Data Visualization with R

require(dplyr)
require(ggplot2)
require(qdata)
data(bands)

Scatter plots are used to display the relationship between two continuous variables. Axes represent a variable each, while each point represents an observation. This plot is often the first way to describe data when you look at it.

This chapter presents how to build scatter plots and introduces some basic concept of ggplot2 graphics: aesthetics and geoms.

The first scatter plot

Suppose you are interested in the relationship between the humidity and the viscosity in the bands dataset.

ggplot(data=bands, mapping=aes(x=humidity, y=viscosity)) + geom_point()
## Warning: Removed 6 rows containing missing values (geom_point).

The syntax is quite simple. The function ggplot() initializes the plot with the following parameters:

  • data refers to the dataframe to use for the plot, in this case is the bands data frame
  • mapping refers to the list of aesthetic mappings (visual properties) to use for plot, passed as arguments of the aes() function. In this case you map the data to aesthetics of plot like follow: the x-axis displays the humidity variable and the y-axis displays the viscosity variable.

Notes:

  • the variable names must be unquoted
  • the function is named ggplot() while the package is named ggplot2

The ggplot() function does not return anything. You have to add to ggplot(), which geometric object (geom) you want to add. A scatter plot is made by points, and so you will use the geom_point() function, without any argument.
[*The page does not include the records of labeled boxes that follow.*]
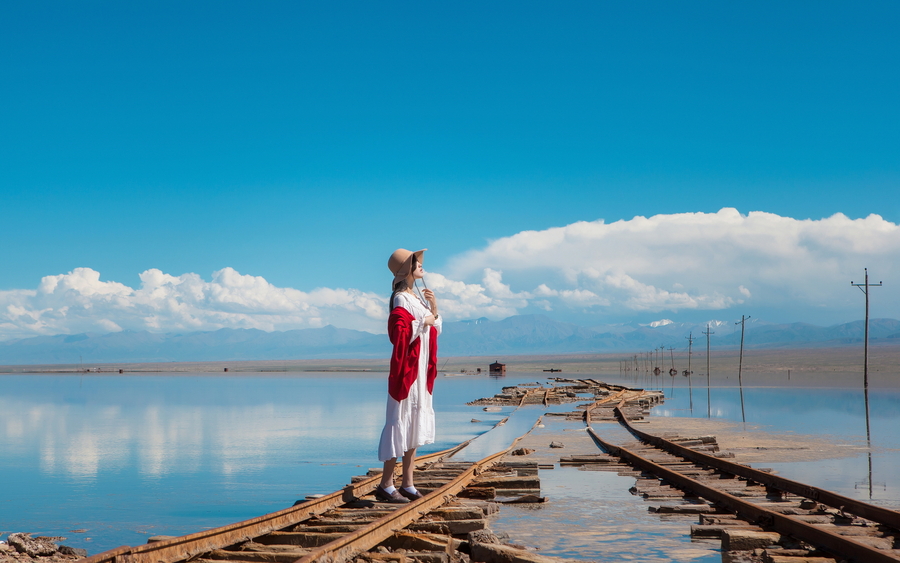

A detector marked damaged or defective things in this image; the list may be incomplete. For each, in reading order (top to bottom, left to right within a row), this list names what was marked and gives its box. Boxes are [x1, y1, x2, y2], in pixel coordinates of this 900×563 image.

rusty metal rail [584, 396, 900, 563]
rusty rail [584, 396, 900, 563]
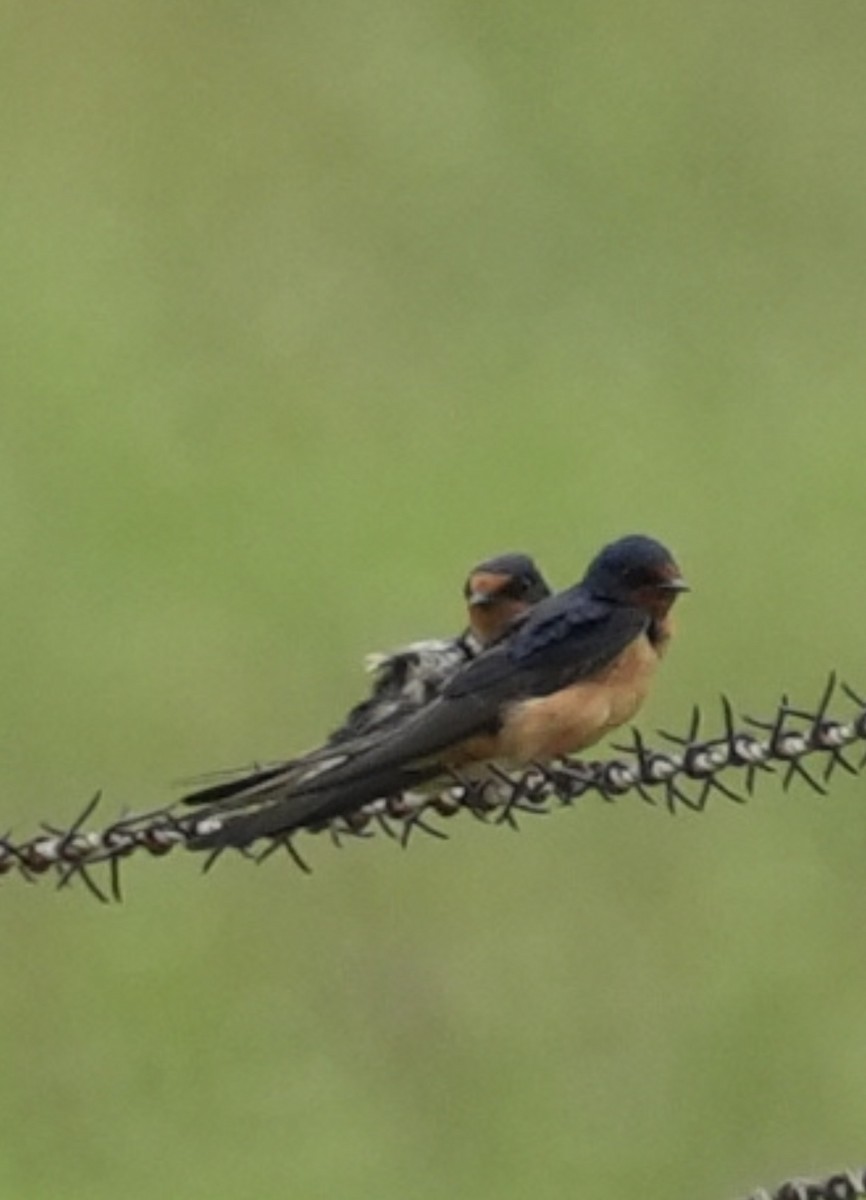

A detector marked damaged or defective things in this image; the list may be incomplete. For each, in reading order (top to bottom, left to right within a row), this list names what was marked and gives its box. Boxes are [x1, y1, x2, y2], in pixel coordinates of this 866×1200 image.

rusty wire [0, 672, 858, 897]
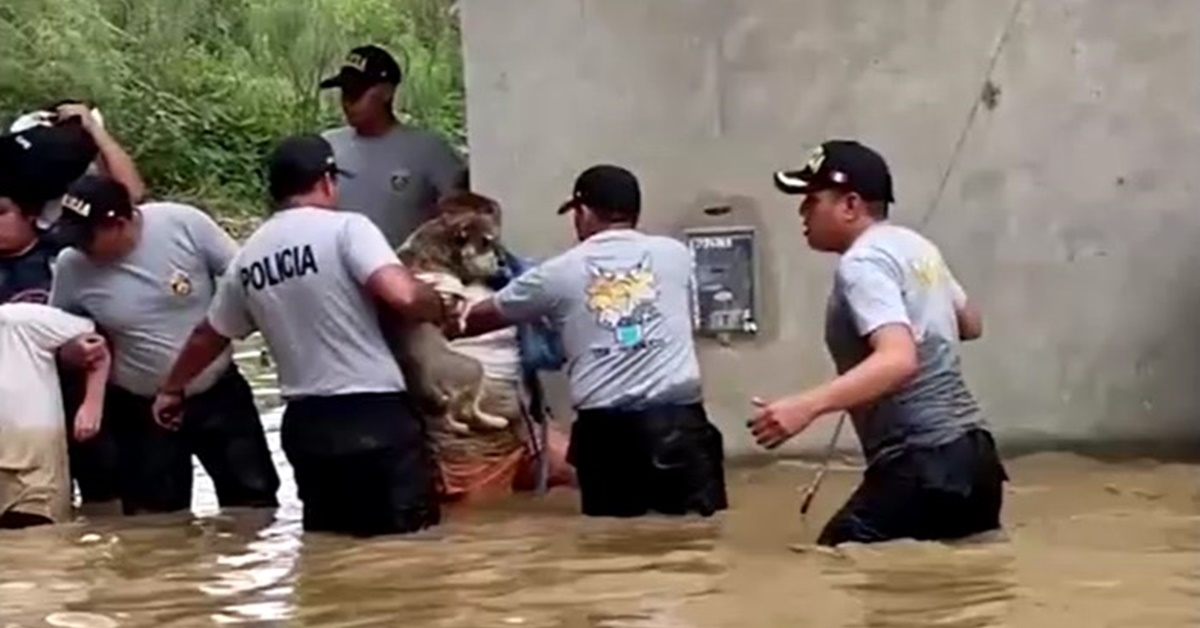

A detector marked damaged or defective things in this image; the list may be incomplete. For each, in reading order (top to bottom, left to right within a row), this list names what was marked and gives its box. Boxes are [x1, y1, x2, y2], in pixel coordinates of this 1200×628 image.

cracked concrete wall [456, 1, 1200, 461]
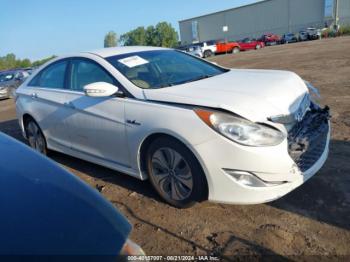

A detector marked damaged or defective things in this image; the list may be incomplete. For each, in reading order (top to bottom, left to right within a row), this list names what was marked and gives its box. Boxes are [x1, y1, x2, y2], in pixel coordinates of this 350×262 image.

The meaning of technical terms will be cleared in the following examples.

The function returns a warning message: in six observations at least one between humidity and viscosity has missing values and points cannot be drawn. In the following examples, the warning message will not be shown.

Alternatively, the plot can be initialized with ggplot() without any argument and the same arguments have to be passed to geom_point().

ggplot() + geom_point(data=bands, mapping=aes(x=humidity, y=viscosity))

To understand the difference between the two examples above, you can add a new geom to the plot. From the previous plot it appears a (weak) positive correlation between the variables. A regression line can be added to the plot. The geom_smooth() with method="lm" adds a regression line based on the linear model.

ggplot(data=bands, mapping=aes(x=humidity, y=viscosity)) + geom_point() + geom_smooth(method="lm")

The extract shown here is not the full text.